Ejercicios:
1. Según el fragmento sobre el poeta zamorano y el zapatero, ¿cómo se llamaba el zapatero de Villarrín de Campos que le enseñó a Tomás qué era la poesía?
2. Escribe una continuación del fragmento sobre el poeta zamorano y el zapatero a partir de su última oración.

Presentada la cadena de
acontecimientos, regresemos al eslabón de nuestro poeta zamorano que describe
como nadie esos mundos en retirada del zapatero, del carpintero o del herrero
que se juegan los dedos en el oficio. No en vano, fue un zapatero de Villarrín
de Campos, quien le enseñó qué era la poesía al Tomás adolescente de aquella
calle Feria de los años sesenta. A aquel zapatero, que atendía al nombre de
Manuel de León, le faltaba un dedo y un día Tomás le preguntó qué le había
sucedido para perderlo. Entonces, el zapatero fabuló algo y le dijo que era
poeta. Muy serio, le recitó:
Entre un yunque y un
martillo
puse sin querer el
dedo.
Esa noche no había
estrellas
y vi el firmamento
entero.
Hete ahí la prueba
irrefutable de que se puede ser poeta sin ser escritor. Es más, no por ser
escritor se es poeta.
Tomás Sánchez Santiago está convencido de que hay hechos en nuestras vidas que están llamados a la evanescencia, a perderse en el aire, pero que, sin embargo, nos modelan como persona. Eso es lo que ha querido plasmar en Años de mayor cuantía, una novela en la que la memoria pesa tanto como la imaginación… esos años que parecían destinados a perderse, pero que a la postre son parte fundamental del carácter de una persona.

Muestra de datos:
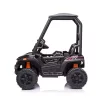 Chipolino OFF ROAD elektromos autó - black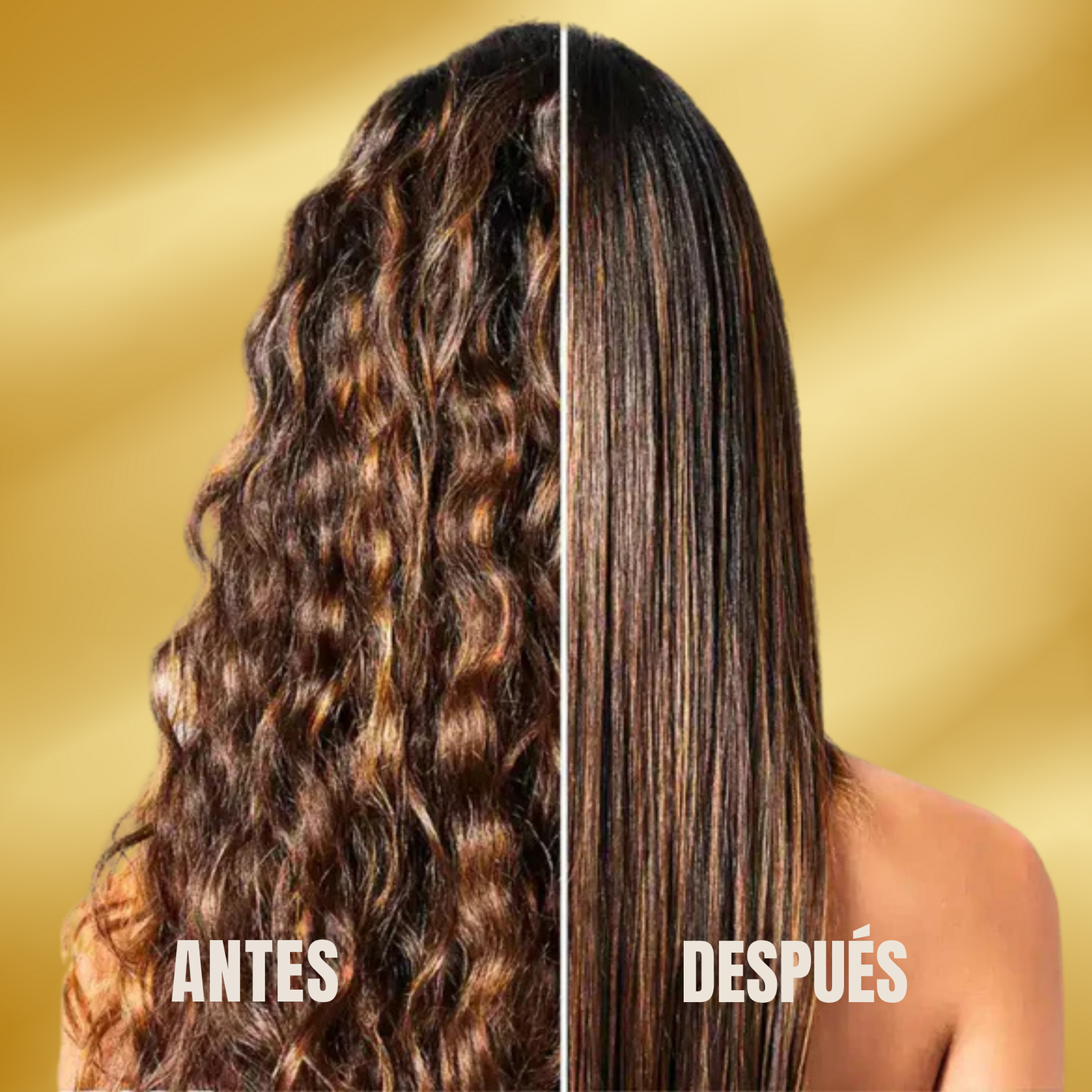 SmoothGlam® | Transforma tu cabello en solo segundos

Soluciones por ejercicio:
1. Manuel de León.

2.
Tomás Sánchez Santiago rescata el lenguaje en manos de los usurpadores de las palabras —políticos, profesionales de la propaganda o publicitarios— que lo malversan; coloca las palabras donde tienen que estar, restaurando el valor que tienen. Es un poeta cuya resistencia verbal pone en evidencia la gran malversación de las palabras: la mentira. Quizás todos los escritores, libreros y editores que uno ha mencionado antes —Ignacio Sanz, José Antonio Abella, Emilio Pascual, Dionisio Ridruejo, Jesús Alcaraván, Ángeles de la Gala y Jesús Herrán— tengan en común con Tomás eso que les hace únicos: devolver a las palabras su valor, resistirse verbalmente contra la mentira, buscar la verdad, en definitiva. Porque, como decía otro poeta zamorano, Claudio Rodríguez: «la más honda verdad es la alegría».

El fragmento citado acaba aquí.